On Existence of Truthful Fair Cake Cutting Mechanisms

by   Biaoshuai Tao, et al.

We study the fair division problem on divisible heterogeneous resources (the cake cutting problem) with strategic agents, where each agent can manipulate his/her private valuation in order to receive a better allocation. A (direct-revelation) mechanism takes agents' reported valuations as input, and outputs an allocation that satisfies a given fairness requirement. A natural and fundamental open problem, first raised by [Chen et al., 2010] and subsequently raised by [Procaccia, 2013] [Aziz and Ye, 2014] [Branzei and Miltersen, 2015] [Menon and Larson, 2017] [Bei et al., 2017] [Bei et al., 2020], etc., is whether there exists a deterministic, truthful and envy-free (or even proportional) cake cutting mechanism.
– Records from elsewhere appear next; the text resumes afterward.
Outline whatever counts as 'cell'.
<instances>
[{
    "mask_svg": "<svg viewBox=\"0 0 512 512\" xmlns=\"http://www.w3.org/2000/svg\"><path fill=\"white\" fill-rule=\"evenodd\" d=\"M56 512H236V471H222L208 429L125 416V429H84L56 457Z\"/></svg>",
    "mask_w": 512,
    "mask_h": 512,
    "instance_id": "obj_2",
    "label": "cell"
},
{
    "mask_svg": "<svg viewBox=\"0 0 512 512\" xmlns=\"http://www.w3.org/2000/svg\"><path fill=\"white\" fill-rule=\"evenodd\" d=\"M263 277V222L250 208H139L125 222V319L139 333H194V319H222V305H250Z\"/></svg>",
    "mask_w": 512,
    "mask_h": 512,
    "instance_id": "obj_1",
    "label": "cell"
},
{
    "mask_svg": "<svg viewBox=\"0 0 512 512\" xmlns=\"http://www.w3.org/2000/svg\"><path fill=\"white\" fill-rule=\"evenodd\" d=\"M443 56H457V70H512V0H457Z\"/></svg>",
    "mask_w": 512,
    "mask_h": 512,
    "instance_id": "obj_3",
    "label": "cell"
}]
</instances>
In this paper, we resolve this open problem by proving that there does not exist a deterministic, truthful and proportional cake cutting mechanism, even in the special case where all of the followings hold: 1. there are only two agents; 2. each agent's valuation is a piecewise-constant function; 3. each agent is hungry: each agent has a strictly positive value on any part of the cake. The impossibility result extends to the case where the mechanism is allowed to leave some part of the cake unallocated. To circumvent this impossibility result, we aim to design mechanisms that possess certain degree of truthfulness. Motivated by the kind of truthfulness possessed by the classical I-cut-you-choose protocol, we define a weaker notion of truthfulness: the risk-averse truthfulness. We show that the well-known moving-knife procedure and Even-Paz algorithm do not have this truthful property. We propose a mechanism that is risk-averse truthful and envy-free, and a mechanism that is risk-averse truthful and proportional that always outputs allocations with connected pieces.